Showing posts with label Matt Dillon. Show all posts
Showing posts with label Matt Dillon. Show all posts

Sunday, March 8, 2015

Singles




SINGLES
(PG-13, Warner Bros. Pictures, 99 mins., theatrical release date: September 18, 1992)

A decade after his Fast Times at Ridgemont High script charted teenage wildlife with smarts and sensitivity, Cameron Crowe came further of age with Singles. This was his sophomore effort as writer/director after Say Anything, which found Crowe in a memorable position in terms of 1980s youth cinema. Fast Times broke through among 1982's rut of smut by establishing a diverse, identifiable trajectory through senior year for its coterie of characters, finding wry dignity among the humiliations of crashed cars, sexual follies and apathetic pep rallies. And as teen movies grew more sophisticated, Crowe closed the decade out with the bittersweet Say Anything and eclipsed John Hughes in the process.

Crowe's most endearing quality as a writer by the 1990s was his propensity for humanist naturalism. He didn't opt for cheap melodramatics and listened to the hearts of his youthful protagonists with brotherly concern. The dialogue felt authentic, the sticky situations were handled with grace and the performances he oversaw proved star-making, even if the names of few would fade over time (Judge Reinhold, Ione Skye). Crowe treated both Jeff Spicoli's stoned surfer philosophy and Lloyd Dobler's wounded romanticism with unbiased empathy, and almost everything else in between just felt more facile by comparison.
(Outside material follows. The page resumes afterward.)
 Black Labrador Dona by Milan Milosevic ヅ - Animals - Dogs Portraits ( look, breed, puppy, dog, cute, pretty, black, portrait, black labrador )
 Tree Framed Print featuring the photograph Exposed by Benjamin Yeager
These highs emboldened Crowe to aim for a West Coast parallel to Woody Allen's Manhattan, although the idea for Singles had been gestating ever since 1984, when Crowe cranked out a cheapie cash-in on Fast Times called The Wild Life. The unimaginative title was indicative of the movie's overall quality, and it faded into obscurity despite having Eric Stoltz and Lea Thompson among its rising star ensemble.
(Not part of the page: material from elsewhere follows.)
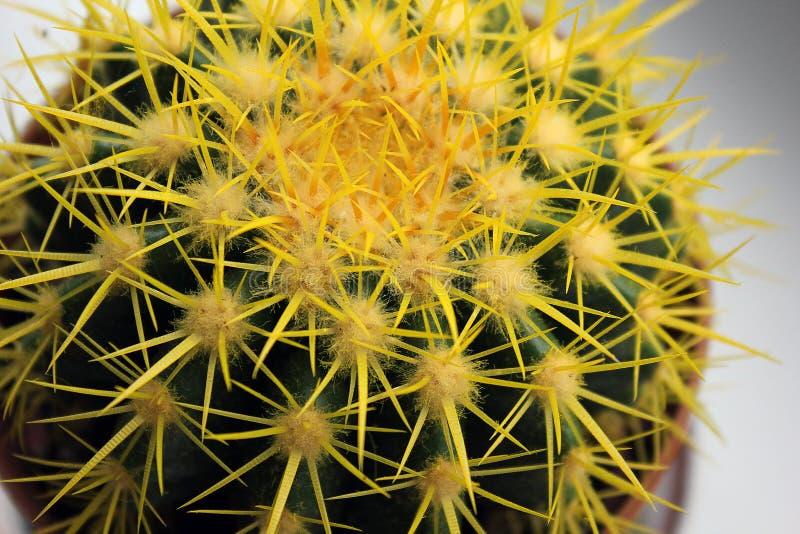 Gele Cactus Dichte Omhooggaand Installatie in het huis stock foto's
Crowe's background as a rock 'n' roll writer also led him to the underground Seattle scene, which would topple the Sunset Strip's hair metal blitz in the popular culture by the time Warner Bros. settled on a release date. This was blessed and cursed in equal proportions, as while seeing Alice in Chains and Soundgarden live is anthropologically stimulating, the publicity for the actual movie indicted Crowe for allegedly piggy-backing on the grunge explosion, when it was the studio who were being so grossly opportunistic. They even deigned to change the maligned title of Singles with that of "Come As You Are," based on the one Seattle breakthrough rock band who kept their distance from Crowe's project.
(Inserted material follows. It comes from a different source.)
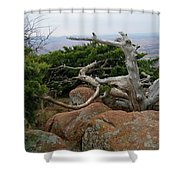 Twisted View Shower Curtain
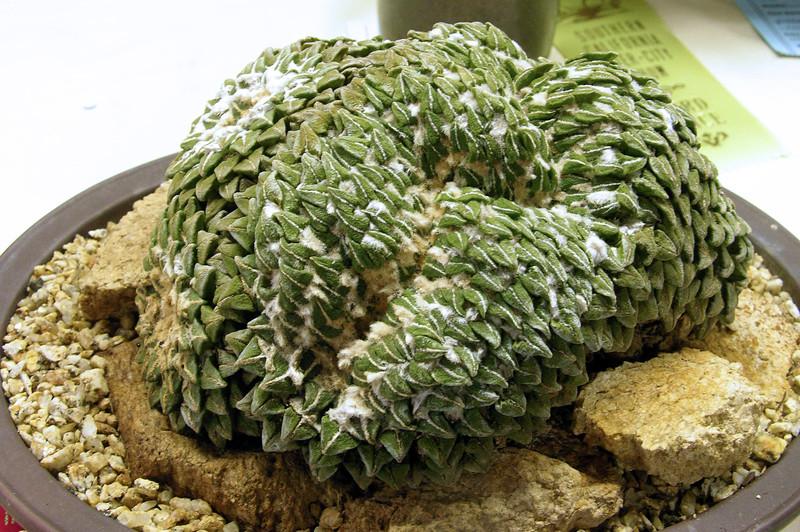 Ariocarpus kotschubeyanus v elephantipes crest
The catalyst for Crowe as well as the local musicians was the heroin-induced loss of Andrew Wood, front man of Mother Love Bone. There was a ripple effect which caused the Seattle scene to bust even wider open, as Crowe found inspiration for his revised script, Jerry Cantrell would write Alice in Chains' most beloved song in Wood's honor (heard live in the film, that tune is "Would?") and the remaining members of Mother Love Bone would migrate to Pearl Jam.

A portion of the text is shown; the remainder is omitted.